Desertion, in fact, appeared imminent. At the table were two single Englishmen, each impressive in his own right. I was sure that Brenda, never shy of entering new territory, was dying to try out an Englishman. Fortunately, I had steeled myself for this outcome. It seemed just possible that, while the two Englishmen competed for Brenda, I might make off with Monica.

Cedric Brunel was the only person at our table, apart from Brenda, who would normally have gone first class. I was sure that it seemed odd to him to dine without a dinner jacket. However, in my long previous stay in England, I had known many such as he, and could tell that something had gone a little wrong. Cedric wasn't an outcast or a black sheep, or anything of that sort. He was still invited to the best places. But he wouldn't be encouraged to converse at great length with the daughter of the house.

There was something, very likely an ugly divorce, which disqualified Cedric as a potential suitor for the kind of woman he would expect. There was no point in his going first class. Apart from the fact that there wouldn't be many young people, the most desirable girls, even the American ones, would have been too closely guarded. While Brenda's presence would have been a fortunate chance anywhere, Monica's was not. It could have been predicted that there would be girls like her in the second class.

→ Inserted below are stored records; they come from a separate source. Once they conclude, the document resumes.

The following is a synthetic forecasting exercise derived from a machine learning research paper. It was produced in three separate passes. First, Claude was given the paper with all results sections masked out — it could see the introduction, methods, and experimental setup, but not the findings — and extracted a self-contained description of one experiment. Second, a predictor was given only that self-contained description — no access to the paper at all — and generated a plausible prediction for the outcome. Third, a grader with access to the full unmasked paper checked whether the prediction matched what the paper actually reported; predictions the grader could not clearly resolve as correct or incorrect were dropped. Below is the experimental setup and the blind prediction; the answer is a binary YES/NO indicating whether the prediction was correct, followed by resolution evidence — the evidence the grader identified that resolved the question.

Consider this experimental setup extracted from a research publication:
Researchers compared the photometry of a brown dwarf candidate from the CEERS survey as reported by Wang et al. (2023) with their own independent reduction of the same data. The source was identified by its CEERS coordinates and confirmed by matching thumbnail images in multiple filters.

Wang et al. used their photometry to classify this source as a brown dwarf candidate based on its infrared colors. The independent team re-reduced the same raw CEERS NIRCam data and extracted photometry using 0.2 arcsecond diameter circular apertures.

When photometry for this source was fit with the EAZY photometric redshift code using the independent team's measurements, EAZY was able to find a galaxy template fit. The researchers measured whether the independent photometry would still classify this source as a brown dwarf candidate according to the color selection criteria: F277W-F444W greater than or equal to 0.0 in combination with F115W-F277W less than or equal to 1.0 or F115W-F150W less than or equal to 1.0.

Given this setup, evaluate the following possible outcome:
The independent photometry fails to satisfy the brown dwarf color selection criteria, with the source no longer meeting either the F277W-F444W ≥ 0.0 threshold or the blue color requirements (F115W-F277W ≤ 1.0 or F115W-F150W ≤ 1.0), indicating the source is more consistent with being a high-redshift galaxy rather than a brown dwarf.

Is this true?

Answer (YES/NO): YES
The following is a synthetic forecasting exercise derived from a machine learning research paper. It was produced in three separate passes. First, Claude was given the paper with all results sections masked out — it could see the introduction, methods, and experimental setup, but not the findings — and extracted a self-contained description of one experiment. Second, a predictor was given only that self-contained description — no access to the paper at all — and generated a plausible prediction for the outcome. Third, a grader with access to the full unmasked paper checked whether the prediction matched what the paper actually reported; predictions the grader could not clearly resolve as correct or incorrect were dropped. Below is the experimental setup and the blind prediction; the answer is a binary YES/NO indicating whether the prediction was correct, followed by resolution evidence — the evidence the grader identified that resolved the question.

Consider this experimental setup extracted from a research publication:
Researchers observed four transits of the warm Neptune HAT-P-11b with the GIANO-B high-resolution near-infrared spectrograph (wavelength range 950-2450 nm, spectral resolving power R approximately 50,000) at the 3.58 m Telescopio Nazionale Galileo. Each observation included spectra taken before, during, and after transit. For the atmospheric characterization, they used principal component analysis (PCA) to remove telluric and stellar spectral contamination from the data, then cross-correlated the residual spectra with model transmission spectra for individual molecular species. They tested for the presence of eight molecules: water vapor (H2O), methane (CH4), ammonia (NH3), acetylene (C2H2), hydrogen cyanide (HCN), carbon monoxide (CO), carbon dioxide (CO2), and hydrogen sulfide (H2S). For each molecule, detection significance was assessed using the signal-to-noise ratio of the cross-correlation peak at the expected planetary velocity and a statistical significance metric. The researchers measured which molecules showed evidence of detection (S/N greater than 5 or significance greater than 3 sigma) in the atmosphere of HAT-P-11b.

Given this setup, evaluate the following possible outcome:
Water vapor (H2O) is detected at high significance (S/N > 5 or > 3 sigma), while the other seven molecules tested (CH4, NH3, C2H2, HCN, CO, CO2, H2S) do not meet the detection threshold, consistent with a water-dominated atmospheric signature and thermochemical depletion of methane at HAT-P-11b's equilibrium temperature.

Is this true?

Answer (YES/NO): NO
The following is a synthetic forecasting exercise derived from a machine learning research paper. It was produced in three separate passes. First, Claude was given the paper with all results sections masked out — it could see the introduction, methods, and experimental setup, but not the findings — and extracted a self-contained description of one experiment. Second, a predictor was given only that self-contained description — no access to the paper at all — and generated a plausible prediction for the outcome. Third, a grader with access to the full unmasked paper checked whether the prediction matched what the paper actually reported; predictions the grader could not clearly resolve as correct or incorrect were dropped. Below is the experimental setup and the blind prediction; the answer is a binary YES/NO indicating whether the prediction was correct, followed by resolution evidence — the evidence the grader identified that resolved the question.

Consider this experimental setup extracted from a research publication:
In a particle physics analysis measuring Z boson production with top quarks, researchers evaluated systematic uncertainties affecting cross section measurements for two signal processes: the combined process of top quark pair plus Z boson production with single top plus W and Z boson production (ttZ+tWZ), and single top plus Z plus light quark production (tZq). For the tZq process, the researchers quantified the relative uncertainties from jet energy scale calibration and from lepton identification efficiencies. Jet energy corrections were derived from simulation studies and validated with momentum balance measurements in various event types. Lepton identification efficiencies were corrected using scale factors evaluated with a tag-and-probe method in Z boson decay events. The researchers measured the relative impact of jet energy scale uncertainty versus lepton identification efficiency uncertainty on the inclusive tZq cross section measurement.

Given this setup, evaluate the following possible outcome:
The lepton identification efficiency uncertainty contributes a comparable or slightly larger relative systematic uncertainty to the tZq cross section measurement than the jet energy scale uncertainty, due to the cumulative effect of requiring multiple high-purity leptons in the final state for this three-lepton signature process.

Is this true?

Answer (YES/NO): NO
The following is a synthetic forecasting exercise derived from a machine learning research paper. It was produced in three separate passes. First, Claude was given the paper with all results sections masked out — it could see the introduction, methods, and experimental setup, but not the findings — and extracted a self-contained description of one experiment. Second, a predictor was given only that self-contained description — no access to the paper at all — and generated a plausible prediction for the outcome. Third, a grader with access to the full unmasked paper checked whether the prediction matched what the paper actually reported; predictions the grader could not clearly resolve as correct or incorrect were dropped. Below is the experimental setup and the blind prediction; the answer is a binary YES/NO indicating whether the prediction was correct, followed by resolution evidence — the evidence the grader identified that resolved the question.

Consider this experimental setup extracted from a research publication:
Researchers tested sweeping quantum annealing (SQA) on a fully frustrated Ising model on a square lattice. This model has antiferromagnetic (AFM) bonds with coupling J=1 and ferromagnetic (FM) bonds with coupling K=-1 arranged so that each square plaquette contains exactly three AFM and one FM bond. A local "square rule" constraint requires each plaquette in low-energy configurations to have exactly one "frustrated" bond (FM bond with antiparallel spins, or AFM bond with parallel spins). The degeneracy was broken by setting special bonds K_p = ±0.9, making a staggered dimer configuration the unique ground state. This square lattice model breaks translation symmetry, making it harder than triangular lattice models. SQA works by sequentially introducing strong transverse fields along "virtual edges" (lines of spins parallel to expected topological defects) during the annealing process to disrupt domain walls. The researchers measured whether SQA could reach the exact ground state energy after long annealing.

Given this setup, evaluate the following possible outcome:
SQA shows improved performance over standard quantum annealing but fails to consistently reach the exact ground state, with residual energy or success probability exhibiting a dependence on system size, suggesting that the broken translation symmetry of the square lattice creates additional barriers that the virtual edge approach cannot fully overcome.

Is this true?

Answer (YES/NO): NO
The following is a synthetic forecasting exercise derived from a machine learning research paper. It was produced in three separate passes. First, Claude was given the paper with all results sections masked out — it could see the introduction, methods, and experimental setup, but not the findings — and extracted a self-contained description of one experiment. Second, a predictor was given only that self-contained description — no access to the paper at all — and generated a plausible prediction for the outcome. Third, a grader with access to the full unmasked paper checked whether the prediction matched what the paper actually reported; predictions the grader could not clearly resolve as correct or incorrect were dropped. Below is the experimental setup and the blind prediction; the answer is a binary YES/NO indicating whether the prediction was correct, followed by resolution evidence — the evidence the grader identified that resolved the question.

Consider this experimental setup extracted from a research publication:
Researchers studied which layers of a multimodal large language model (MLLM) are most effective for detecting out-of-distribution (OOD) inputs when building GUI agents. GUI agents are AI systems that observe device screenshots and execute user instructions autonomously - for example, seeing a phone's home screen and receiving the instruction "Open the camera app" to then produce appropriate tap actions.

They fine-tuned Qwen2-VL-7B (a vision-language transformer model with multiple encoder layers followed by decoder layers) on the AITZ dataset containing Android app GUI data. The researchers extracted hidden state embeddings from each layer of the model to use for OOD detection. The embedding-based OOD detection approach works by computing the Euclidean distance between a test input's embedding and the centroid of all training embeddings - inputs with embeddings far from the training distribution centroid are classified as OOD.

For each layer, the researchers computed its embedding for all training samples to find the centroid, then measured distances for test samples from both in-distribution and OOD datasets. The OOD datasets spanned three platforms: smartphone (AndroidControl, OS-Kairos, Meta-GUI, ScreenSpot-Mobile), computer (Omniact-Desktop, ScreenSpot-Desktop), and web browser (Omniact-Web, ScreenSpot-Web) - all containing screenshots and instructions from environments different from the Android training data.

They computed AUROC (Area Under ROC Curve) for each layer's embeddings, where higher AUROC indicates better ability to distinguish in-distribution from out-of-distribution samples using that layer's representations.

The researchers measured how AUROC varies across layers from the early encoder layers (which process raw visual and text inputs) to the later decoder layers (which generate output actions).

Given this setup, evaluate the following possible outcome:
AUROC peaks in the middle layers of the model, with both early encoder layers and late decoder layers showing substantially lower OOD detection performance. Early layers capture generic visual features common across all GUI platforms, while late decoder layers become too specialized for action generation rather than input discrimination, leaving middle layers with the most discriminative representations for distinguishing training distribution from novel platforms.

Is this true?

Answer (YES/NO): NO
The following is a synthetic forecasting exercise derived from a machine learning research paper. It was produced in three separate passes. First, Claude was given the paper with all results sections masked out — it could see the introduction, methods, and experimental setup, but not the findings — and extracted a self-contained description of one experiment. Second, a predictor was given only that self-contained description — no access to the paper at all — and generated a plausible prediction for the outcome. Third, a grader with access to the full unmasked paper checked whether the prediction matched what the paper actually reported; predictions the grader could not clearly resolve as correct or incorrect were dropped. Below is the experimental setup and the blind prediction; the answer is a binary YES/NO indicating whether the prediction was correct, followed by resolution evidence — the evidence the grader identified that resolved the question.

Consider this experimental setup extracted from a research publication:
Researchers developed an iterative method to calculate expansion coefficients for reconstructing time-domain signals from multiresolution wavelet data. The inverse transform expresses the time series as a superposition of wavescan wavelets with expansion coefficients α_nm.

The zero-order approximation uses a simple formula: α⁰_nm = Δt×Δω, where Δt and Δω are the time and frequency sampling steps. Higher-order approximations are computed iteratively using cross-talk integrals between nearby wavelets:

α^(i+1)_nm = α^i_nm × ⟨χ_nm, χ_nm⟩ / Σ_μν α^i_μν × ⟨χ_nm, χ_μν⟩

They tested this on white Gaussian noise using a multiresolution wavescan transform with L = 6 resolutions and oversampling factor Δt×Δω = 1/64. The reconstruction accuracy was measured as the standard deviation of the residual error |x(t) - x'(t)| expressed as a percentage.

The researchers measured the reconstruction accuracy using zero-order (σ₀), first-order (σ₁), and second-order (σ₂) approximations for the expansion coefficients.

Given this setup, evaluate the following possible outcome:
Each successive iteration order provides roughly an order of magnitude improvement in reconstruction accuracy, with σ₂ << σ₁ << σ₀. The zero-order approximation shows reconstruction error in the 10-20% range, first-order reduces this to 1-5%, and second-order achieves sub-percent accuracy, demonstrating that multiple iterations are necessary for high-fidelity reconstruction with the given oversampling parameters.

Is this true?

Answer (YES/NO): NO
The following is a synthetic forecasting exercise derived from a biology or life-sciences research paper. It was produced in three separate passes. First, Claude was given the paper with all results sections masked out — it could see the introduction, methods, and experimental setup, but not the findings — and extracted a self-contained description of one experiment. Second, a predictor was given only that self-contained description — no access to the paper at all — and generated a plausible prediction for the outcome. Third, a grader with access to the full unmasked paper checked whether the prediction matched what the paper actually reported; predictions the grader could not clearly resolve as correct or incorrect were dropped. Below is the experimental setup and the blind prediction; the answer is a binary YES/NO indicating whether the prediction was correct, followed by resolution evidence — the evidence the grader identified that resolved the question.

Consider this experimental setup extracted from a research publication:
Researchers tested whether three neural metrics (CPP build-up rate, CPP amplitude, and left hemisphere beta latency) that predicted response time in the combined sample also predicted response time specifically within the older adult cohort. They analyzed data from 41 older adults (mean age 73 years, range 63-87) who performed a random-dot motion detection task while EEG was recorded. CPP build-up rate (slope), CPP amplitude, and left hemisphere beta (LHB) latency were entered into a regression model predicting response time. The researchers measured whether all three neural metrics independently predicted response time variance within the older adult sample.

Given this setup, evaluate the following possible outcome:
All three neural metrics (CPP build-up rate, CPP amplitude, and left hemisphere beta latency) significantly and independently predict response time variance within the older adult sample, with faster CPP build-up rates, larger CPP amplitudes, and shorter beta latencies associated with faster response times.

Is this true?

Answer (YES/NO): NO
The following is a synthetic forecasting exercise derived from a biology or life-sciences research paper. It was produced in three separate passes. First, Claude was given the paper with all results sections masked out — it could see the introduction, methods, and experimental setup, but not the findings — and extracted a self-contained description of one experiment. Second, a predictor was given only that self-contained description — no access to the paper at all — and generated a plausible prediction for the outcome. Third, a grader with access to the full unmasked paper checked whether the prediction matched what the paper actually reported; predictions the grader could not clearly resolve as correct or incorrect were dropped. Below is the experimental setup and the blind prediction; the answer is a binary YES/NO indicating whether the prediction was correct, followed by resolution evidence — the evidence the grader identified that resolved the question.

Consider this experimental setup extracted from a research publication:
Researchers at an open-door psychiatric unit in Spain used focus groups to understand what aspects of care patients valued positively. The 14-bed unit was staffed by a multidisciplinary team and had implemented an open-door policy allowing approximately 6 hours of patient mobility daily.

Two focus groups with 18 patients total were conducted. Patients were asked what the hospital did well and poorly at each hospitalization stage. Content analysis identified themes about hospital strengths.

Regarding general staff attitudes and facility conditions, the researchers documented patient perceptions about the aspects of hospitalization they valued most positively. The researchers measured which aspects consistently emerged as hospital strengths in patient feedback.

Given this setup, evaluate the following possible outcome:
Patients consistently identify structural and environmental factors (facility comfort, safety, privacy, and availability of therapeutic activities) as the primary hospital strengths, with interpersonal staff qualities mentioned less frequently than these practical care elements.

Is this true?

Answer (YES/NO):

Well off enough to set herself above her peers, she wasn't rich enough to be protected. She was, in fact, a pretty plum ready for the picking.

Big, muscular, and loud, Cedric was humorous, fairly intelligent, and even rather charming. It wasn't an individual charm, something cultivated through the byways of experience, but the charm possessed by a whole class of people. It was a class who, for centuries, have thought that the ruling of the world is a simple matter of appointing old public school boys as district officers. Any American will be somewhat overwhelmed when he or she first meets a member of that class. Cedric was the first example of his type that these people had seen.

Henry Widdowes was something else again. As a poet, I naturally have an ear for accents. Henry's came from some provincial town, but had been somewhat modifed in the direction of Cedric's. Henry hadn't been content with his original station in life, and was on the move.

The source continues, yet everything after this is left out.